Pass string class variable by reference in C++

Question

Look at the following code:

#include <iostream>
#include <string>
using namespace std;
void reverseStr(string arr, int start, int end)
{
    while (start < end)
    {
        swap(arr[start], arr[end]);
        ++start;
        --end;
    }
}
int main()
{
    string str = "CPP";
    reverseStr(str, 0, 3);
    cout << str;
    return 0;
}

The output is CPP, while PCC is expected.

Question: How to pass string by reference in C++? Are strings a normal array?
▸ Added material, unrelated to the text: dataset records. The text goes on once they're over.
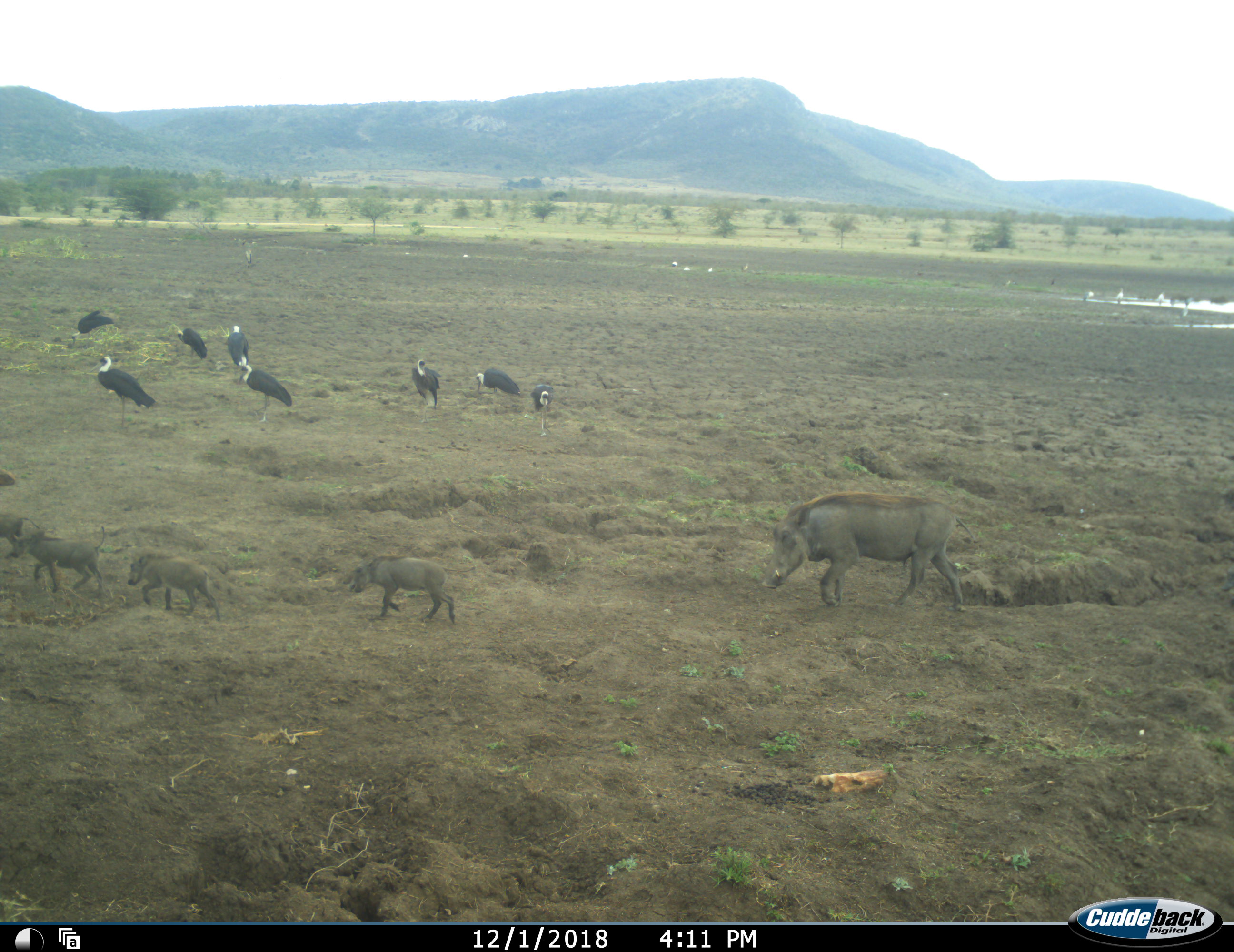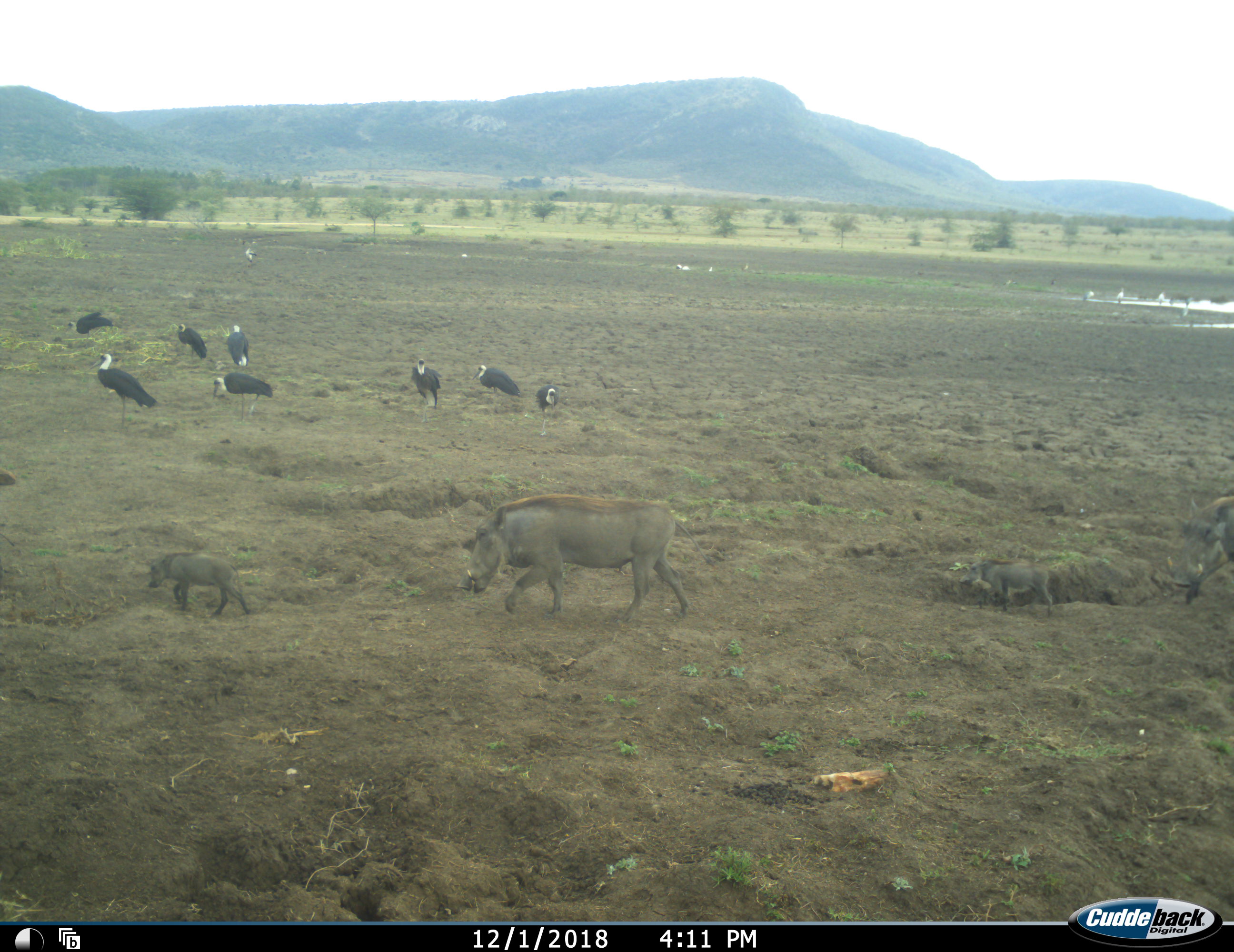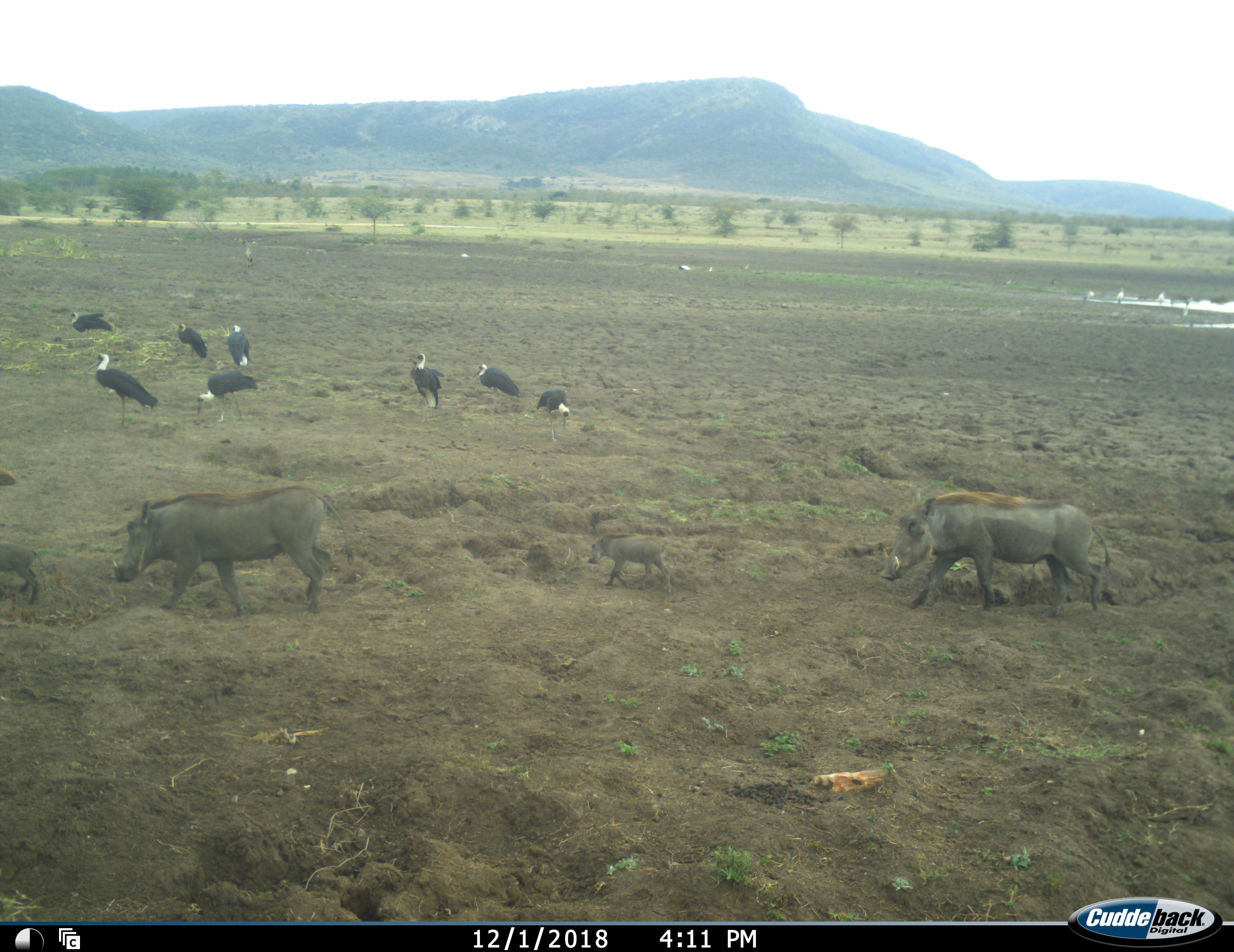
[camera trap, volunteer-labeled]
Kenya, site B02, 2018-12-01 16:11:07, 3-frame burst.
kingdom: Animalia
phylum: Chordata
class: Aves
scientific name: Aves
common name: bird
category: birdother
Birdother (bird) (Aves), count 11-50. Behavior (volunteer vote fractions): standing 100%, resting 25%, moving 12%, interacting 0%. Young present (vote fraction): 0%. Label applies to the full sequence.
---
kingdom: Animalia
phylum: Chordata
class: Mammalia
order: Artiodactyla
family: Suidae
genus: Phacochoerus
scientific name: Phacochoerus africanus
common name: warthog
Warthog (Phacochoerus africanus), count 6. Behavior (volunteer vote fractions): standing 0%, resting 0%, moving 100%, interacting 0%. Young present (vote fraction): 100%. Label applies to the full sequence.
If yes then the reference must be passed automatically, while it just creates a copy in the formal parameters.

My question is that why I have to use my function like void reverseStr(string &arr, int start, int end) instead of just void reverseStr(string arr, int start, int end) . Why I have to use extra & informal parameters? Aren't string variables just other arrays?

Answer 1

How to pass string by reference in C++?

You simply add & to the parameter.

Are strings a normal array?

No, std::string is not an array.

Answer 2

Reference with & in function parameter, this means you pass a reference to the string you initialize in the main function. Without & you will just be passing a copy and the changes you make in the copy don't reflect in the original.

Also the call should be:

reverseStr(str, 0, 2);

Range 0 to 2, or better yet:

reverseStr(str, 0, str.size() - 1);

As you can see by the use of .size() method, an std::string is not a char array, it's a typedef of the class template std::basic_string<char> .

Learn more about what C++ string type is in https://pt.cppreference.com/w/cpp/string

Answer 3

The syntax for references in C++ is

void reverseStr(string &arr, int start, int end);

You can think about arr as a pointer, which is automatically dereferenced.

More information about references here .

Answer 4

You have to pass by reference because that's how the language is designed.

Your theory that "strings are arrays" is incorrect. Strings are strings.

It is true that, for historical reasons, passing C arrays by value actually appears to pass them by reference (in reality the array's name is decaying to a pointer). But that's not what you have here, and it's not how the rest of the language works.

If you pass by value, usually, you get a copy . So your function operates on a copy. Passing a reference means you operate on the original object, instead.